A friend says, all the stuff to eat on Christmas is like bombs going off...
I think
of it as a WWII movie scene, where the whole city is being bombed by pies and
cookies and cakes and pastries and more than anything else,
big,
huge,
decadent,
dark
chocolates.
I’m down there scrambling to avoid being hit. Whamo! One lands 2
inches from me. And another! And yet another! There’s no shelter; I’m in one H
of a mess.
Sometimes
I
succumb.
Well, today there are fewer bombers overhead. I’m grateful for a
little respite in the deluge.These past few weeks, I have not kept to my abstinence program. I have eaten 2 cookies, 1 slice of pumpkin bread, several slices of yulekaga, a bunch of crackers with butter and honey on them. These things are not on my program.
I need to reset the counter. This morning I had a slice of yulekaga. A little of the loaf (given to us by a neighbor) remains. I will probably finish it off later today. I am making a commitment to reset the counter, back to zero, as soon as the yulekaga is gone. Wish I could do it right now and leave the remainder for my husband. Could I do that? Maybe. I feel weak and helpless.... and sad.
It's a sad thing to reset a counter when it has 818 days of abstinence on it. That's 2 1/4 years of not eating one single bite of chocolate, cookies, pie, candy, cake, ice cream, or pastries. Gotta pat myself on the head for that one! Looking at the positive side of the relapse coin, at least I realize I am sliding deeper into relapse mode... eating more, edging up to the abstinence items by eating sweetened yogurt (how is that different than ice cream?) and crackers (the ones that are closest to cookies) and sweet breads (close as I can get to pastries).
There is light and good news in this story. I have not nibbled chocolate in any way. Chocolate, for me, is the most addictive substance of all. So far, I am still abstinent on chocolate. Although many times in the past few weeks, the little devil has sat on my shoulder saying, "It's OK! You've blown your abstinence program, you might as well have me as well. You can go back to abstinence some other day, later, maybe tomorrow. But just for today, you can have me. I come in many new, delightful forms, especially right now. You wouldn't want to miss that, would you?"
So far, the OA group consciousness, correspondence with my OA friends, and the unseen hand of my HP have helped me resist the devil chocolate's insane temptation. For this, my gratitude is huge.
For weeks (months?), I've been avoiding writing here in Words Paint. Why? I think it's because I've been straying more and more from my eating program, not caring how much I ate for each meal, eating/snacking between meals, gaining weight, edging slowly toward the abyss, the dark place where daily binges, self-disgust, self-loathing, and morbid obesity tear me apart. I know, because I've been there... more than once.

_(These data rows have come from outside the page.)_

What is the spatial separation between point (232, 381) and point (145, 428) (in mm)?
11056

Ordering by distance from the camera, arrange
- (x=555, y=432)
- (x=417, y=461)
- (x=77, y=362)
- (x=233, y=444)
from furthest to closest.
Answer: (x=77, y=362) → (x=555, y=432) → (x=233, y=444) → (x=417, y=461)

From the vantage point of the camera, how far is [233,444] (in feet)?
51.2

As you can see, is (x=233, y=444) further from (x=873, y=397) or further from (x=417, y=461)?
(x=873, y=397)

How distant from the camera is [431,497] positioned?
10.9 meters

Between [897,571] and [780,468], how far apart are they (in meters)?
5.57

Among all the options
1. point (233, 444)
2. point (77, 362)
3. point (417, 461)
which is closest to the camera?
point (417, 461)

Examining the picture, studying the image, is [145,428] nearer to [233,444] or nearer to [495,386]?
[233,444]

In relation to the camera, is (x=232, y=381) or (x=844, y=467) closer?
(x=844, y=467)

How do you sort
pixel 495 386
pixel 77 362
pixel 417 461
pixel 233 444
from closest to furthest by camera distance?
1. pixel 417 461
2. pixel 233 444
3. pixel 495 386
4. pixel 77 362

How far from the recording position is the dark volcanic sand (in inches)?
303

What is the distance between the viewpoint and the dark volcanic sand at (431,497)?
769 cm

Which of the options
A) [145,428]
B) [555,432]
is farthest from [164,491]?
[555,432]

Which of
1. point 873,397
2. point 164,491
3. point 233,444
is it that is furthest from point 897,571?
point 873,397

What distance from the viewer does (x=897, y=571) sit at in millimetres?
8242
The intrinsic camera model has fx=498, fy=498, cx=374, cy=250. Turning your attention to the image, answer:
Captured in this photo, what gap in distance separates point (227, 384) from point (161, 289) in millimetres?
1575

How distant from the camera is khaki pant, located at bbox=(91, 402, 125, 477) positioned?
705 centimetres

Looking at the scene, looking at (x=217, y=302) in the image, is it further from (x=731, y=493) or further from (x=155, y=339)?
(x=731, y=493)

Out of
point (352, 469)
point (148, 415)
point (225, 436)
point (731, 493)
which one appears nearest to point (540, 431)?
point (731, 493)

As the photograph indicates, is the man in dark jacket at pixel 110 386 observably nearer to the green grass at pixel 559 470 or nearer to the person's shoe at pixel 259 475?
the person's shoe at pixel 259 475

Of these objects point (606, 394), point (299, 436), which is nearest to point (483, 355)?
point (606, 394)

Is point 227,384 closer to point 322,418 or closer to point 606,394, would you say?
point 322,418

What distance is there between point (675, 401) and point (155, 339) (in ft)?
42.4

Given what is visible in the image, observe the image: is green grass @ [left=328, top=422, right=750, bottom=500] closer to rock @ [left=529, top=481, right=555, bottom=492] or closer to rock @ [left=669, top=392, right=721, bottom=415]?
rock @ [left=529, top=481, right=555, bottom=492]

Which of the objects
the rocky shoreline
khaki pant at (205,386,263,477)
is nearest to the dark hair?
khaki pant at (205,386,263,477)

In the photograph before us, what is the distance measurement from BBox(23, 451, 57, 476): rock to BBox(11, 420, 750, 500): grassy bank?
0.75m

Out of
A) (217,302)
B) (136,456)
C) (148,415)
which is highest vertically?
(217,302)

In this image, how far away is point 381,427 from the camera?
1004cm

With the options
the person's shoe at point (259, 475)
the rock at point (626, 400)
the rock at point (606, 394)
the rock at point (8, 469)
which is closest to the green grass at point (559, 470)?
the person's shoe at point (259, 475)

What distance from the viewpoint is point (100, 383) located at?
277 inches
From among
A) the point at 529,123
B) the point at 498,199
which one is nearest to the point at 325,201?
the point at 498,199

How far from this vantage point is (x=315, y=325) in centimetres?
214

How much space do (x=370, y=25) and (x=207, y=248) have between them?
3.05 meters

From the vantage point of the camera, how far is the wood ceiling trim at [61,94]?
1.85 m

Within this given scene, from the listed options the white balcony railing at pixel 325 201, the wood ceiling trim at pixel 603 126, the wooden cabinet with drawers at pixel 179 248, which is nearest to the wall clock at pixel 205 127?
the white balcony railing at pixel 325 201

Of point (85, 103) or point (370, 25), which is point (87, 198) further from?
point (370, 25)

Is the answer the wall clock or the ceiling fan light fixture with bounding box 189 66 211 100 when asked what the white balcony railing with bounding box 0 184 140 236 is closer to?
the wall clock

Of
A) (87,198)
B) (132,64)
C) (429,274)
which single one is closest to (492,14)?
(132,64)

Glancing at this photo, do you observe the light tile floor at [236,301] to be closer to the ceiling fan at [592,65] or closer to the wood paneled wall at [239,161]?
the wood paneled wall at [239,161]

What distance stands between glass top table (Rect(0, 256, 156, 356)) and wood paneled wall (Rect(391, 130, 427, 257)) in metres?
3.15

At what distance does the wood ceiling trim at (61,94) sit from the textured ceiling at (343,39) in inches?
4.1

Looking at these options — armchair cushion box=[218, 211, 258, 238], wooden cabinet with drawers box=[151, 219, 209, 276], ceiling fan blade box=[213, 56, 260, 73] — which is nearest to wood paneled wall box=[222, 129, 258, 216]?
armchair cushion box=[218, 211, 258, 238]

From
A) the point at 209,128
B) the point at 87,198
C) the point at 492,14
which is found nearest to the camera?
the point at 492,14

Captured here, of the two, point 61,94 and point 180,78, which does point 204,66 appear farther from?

In that place, I care for nothing but to consume. In that place the tools of OA, the support of my friends and family, mean nothing to me. And so, as I slip toward that place, I begin to miss meetings, and I stop writing.
Today I am here. Saturday I will go to the meeting. I will reset the counter. On my knees, I thank God that I have not yet tumbled fully into the dark place. I thank God for this day, this Words Paint place of honesty and hope.